**EXERCISE INSTRUCTIONS:**
1. In the moon landing text, shorten the paragraph that begins "It's now known that aluminum" while keeping its main facts.
2. In the moon landing text, what do more Americans apparently believe will happen than believe we have been to the moon?

**EXTRACT:**
──────────
Apparently more americans believe that there will be a zombie apocalypse than believe that we have actually been to the moon....
I mean seriously
The amazing photos of earth from the moon....? CGI was not even a thing then let alone at that level...
The laser mirror/reflectors on the moon?
The Apollo rockets went somewhere how many people witnessed the launch with their own eyes?
what they just went into orbit and stuck around for a few days and came back sat in quarantine and popped out and pretended they'd been to the moon?
If anythings suspect at all its why we stopped going?
Originally posted by turbonium1
It's now known that aluminum is worse than rice paper for radiation protection, because it actually splits it up into many more lethal particles. Not a good thing for humans.
Originally posted by turbonium1
The LM was untestable on Earth, and we can't build an Earth-version, even today.They hold 'lunar lander' contests, but so far no luck! Of course, the LM worked!
──────────
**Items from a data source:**
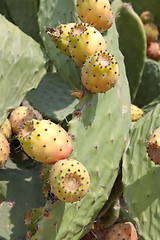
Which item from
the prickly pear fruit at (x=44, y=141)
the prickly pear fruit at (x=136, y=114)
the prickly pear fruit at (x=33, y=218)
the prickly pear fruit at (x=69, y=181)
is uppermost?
the prickly pear fruit at (x=44, y=141)

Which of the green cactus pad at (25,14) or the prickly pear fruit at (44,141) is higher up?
the prickly pear fruit at (44,141)

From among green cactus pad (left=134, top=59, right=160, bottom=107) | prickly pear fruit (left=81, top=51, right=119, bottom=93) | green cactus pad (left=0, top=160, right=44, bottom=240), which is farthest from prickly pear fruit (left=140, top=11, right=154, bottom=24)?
prickly pear fruit (left=81, top=51, right=119, bottom=93)

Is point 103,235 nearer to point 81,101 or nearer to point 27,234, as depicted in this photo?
point 27,234

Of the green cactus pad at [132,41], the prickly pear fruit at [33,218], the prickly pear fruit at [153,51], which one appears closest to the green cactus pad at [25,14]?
the green cactus pad at [132,41]

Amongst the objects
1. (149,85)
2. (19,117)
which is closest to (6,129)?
(19,117)

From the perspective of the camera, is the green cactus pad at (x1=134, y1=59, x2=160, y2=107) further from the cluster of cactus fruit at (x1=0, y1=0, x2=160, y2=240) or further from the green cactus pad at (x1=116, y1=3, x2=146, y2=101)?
the cluster of cactus fruit at (x1=0, y1=0, x2=160, y2=240)

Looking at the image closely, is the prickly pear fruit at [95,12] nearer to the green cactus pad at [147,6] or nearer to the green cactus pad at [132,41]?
the green cactus pad at [132,41]

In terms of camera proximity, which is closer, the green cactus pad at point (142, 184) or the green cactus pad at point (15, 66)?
──────────
**EXERCISE RESPONSES:**
1. Aluminum is now known to shield against radiation worse than rice paper, since it breaks radiation into many more lethal particles, which is bad for humans.

2. A zombie apocalypse.